— WHAT YOU ARE ASKED TO DO —
Say how many lines in the entries hold the word "Vietnam", and reply with that number only.

Stored data entries:
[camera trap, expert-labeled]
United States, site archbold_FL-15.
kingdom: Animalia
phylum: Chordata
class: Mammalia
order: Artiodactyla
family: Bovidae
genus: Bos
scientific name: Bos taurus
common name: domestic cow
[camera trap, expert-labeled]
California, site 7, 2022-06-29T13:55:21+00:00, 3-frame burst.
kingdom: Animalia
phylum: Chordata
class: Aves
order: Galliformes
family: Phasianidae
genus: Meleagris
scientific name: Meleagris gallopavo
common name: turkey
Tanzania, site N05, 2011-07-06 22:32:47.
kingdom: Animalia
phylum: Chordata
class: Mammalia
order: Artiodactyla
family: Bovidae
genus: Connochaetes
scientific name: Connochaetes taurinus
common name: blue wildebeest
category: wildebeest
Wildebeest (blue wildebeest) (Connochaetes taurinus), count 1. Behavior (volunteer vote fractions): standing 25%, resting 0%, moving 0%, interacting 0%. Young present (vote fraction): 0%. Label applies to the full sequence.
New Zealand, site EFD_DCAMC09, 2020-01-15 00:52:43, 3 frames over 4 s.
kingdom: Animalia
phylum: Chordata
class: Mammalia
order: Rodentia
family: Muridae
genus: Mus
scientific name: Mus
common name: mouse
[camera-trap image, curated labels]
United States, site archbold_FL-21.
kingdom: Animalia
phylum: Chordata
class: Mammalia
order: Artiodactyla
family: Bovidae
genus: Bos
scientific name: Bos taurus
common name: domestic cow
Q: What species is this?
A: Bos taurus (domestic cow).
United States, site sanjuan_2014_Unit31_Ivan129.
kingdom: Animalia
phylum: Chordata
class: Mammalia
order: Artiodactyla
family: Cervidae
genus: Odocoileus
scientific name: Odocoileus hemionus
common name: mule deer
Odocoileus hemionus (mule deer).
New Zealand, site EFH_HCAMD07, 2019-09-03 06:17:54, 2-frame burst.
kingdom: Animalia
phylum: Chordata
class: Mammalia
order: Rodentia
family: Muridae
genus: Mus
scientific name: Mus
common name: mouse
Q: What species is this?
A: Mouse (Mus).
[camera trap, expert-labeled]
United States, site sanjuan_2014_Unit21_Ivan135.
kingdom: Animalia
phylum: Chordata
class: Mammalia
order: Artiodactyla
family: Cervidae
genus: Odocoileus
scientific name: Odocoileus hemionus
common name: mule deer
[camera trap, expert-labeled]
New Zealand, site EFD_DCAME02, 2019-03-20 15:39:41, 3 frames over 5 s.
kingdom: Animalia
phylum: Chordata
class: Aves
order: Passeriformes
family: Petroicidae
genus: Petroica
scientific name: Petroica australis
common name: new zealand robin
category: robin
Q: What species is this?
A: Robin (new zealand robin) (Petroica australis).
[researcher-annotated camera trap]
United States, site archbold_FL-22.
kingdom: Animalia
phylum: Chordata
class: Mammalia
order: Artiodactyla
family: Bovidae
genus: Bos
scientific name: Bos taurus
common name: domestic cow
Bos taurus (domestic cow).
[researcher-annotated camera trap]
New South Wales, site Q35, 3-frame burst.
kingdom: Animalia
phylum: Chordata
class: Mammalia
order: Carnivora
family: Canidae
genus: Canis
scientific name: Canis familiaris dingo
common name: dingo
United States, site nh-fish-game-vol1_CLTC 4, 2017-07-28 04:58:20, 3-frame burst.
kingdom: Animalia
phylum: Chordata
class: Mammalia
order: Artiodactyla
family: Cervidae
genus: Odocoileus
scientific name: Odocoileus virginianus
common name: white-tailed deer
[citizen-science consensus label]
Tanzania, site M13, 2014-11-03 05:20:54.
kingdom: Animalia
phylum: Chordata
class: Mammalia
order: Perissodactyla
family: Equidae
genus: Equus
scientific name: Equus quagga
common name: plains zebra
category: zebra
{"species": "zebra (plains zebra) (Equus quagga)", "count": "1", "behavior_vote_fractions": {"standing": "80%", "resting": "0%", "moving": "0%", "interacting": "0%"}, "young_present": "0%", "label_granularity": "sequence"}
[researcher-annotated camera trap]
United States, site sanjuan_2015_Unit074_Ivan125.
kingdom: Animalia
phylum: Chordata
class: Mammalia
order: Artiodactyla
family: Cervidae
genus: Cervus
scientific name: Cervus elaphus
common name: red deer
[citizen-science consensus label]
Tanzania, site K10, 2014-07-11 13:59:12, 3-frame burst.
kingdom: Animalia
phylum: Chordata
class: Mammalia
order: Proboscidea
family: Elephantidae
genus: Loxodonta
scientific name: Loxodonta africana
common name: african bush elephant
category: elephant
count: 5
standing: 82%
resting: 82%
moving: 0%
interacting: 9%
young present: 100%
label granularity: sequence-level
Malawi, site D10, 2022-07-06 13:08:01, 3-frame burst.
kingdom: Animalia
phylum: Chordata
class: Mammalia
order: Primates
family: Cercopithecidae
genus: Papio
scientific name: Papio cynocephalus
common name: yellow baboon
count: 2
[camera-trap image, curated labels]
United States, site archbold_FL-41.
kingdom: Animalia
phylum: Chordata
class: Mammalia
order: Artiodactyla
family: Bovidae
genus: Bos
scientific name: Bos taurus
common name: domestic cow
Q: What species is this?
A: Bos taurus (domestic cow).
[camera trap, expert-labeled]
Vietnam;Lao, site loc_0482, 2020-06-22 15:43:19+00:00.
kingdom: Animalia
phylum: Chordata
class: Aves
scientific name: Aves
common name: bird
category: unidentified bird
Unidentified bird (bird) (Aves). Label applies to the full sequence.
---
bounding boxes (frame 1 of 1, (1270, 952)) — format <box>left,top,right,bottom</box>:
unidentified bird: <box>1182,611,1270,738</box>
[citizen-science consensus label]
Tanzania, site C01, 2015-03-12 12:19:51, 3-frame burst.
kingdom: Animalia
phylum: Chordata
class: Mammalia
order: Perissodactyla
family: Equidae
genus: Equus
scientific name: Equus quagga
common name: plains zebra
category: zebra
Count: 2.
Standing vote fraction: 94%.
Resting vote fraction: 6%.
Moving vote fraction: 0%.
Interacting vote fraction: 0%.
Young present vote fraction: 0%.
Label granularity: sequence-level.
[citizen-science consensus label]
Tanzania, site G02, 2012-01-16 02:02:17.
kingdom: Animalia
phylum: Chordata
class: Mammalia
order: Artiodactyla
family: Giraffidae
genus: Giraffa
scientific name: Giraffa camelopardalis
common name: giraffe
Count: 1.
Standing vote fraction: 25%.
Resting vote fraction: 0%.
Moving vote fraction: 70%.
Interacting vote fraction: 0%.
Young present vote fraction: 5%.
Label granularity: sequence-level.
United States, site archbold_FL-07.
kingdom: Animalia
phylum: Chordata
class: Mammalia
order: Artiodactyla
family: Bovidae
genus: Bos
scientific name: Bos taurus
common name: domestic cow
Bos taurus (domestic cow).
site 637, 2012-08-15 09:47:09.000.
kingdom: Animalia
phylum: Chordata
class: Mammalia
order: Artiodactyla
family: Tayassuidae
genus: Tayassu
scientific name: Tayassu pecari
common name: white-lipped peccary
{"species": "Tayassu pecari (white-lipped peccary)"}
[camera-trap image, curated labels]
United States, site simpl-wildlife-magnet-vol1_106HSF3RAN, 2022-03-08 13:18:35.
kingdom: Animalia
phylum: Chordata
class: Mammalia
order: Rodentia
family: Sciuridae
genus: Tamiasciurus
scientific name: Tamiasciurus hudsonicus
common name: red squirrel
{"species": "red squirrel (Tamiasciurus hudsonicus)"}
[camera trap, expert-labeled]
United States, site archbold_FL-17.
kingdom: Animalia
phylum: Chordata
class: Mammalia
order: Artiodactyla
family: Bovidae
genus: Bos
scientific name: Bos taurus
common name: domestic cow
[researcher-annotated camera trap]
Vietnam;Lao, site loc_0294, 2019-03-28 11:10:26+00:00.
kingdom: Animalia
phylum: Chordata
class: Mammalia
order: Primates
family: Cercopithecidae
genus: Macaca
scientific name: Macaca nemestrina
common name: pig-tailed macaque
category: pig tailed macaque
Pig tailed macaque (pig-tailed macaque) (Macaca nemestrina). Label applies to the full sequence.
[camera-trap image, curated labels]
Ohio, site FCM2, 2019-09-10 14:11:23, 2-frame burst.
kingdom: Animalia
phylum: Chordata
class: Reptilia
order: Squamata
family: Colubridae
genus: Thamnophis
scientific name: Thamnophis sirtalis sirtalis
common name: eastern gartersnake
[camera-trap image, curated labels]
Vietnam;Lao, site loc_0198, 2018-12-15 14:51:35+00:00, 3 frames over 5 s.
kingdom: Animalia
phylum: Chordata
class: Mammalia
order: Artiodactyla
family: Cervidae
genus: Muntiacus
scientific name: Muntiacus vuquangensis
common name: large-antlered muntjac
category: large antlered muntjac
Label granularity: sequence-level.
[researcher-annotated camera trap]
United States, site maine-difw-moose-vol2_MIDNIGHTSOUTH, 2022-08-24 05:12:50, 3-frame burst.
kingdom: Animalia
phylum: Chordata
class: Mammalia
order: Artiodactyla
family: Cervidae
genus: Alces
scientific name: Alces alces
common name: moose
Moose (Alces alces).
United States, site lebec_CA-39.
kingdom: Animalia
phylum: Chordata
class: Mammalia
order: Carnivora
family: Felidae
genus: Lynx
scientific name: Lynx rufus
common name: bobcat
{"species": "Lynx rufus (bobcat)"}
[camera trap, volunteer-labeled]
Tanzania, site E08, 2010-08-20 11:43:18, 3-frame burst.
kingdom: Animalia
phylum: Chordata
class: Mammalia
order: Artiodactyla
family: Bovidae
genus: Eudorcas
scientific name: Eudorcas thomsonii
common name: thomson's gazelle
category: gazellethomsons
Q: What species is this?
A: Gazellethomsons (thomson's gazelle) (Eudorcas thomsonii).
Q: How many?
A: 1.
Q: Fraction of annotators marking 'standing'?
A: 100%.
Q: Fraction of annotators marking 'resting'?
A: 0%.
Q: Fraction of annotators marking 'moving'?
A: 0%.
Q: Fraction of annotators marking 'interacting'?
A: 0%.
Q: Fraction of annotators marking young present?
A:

— EXERCISE RESULT —
3